I. Omnis homines, qui sese student præstare ceteris animalibus, summa ope niti decet uitam silentio ne transeant, ueluti pecora, quæ natura prona atque uentri oboedientia finxit. Sed nostra omnis uis in animo et corpore sita est : animi imperio, corporis seruitio magis utimur; alterum nobis cum dis, alterum cum belluis commune est. Quo mihi rectius esse uidetur ingenii quam uirium opibus gloriam quærere, et, quoniam uita ipsa qua fruimur brevis est, memoriam nostri quam maxume longa efficere : nam diuitiarum et formæ gloria fluxa atque fragilis est, uirtus clara æternaque habetur. Sed diu magnum inter mortalis certamen fuit, uine corporis an virtute animi res militaris magis procederet : nam et, priusquam incipias, consulto, et, ubi consulueris, mature facto opus est; ita utrumque, per se indigens, alterum alterius auxilio eget.

(Traduction littéraire, de Maurice CROISET)
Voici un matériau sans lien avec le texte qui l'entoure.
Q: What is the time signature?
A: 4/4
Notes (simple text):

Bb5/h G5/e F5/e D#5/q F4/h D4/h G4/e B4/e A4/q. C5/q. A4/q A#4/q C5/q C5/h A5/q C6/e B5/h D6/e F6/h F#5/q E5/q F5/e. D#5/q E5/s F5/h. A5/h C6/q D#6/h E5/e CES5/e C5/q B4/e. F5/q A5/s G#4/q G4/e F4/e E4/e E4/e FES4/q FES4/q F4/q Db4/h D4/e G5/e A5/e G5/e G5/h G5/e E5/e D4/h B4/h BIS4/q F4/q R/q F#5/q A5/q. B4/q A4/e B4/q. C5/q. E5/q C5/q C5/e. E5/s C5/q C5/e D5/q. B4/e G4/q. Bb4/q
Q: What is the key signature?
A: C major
I. Tout homme qui aspire à se distinguer du reste des animaux doit faire tous ses efforts pour ne point traverser silencieusement la vie, comme la brute que la nature a courbée vers le sol et asservie à ses appétits. Notre être, à nous, n’est complet que par l’ensemble d’une âme et d’un corps : par l’âme, nous sommes plus maîtres ; par le corps, plus esclaves : maîtres, avec les Dieux ; esclaves, avec les bêtes. Aussi me semble-t-il plus raisonnable de tendre à la gloire par les facultés de l’erit que par les forces du corps, et, puisque par elle-même la vie dont nous jouissons est courte, d’assurer à notre mémoire la plus longue durée possible : car la gloire que donnent les richesses et la beauté est passagère et fragile ; le mérite, au contraire, est un bien éclatant, impérissable. Cependant ce fut longtemps l’objet d’un grand débat parmi les mortels, que de savoir laquelle des deux, de la force du corps ou de l’énergie de l’âme, contribuait le plus au succès militaire : c’est qu’en effet il faut, avant l’engagement, de la réflexion ; après la réflexion, de la promptitude dans l’exécution ; et ainsi l’une et l’autre force, insuffisantes isolément, ont besoin de se prêter un mutuel appui.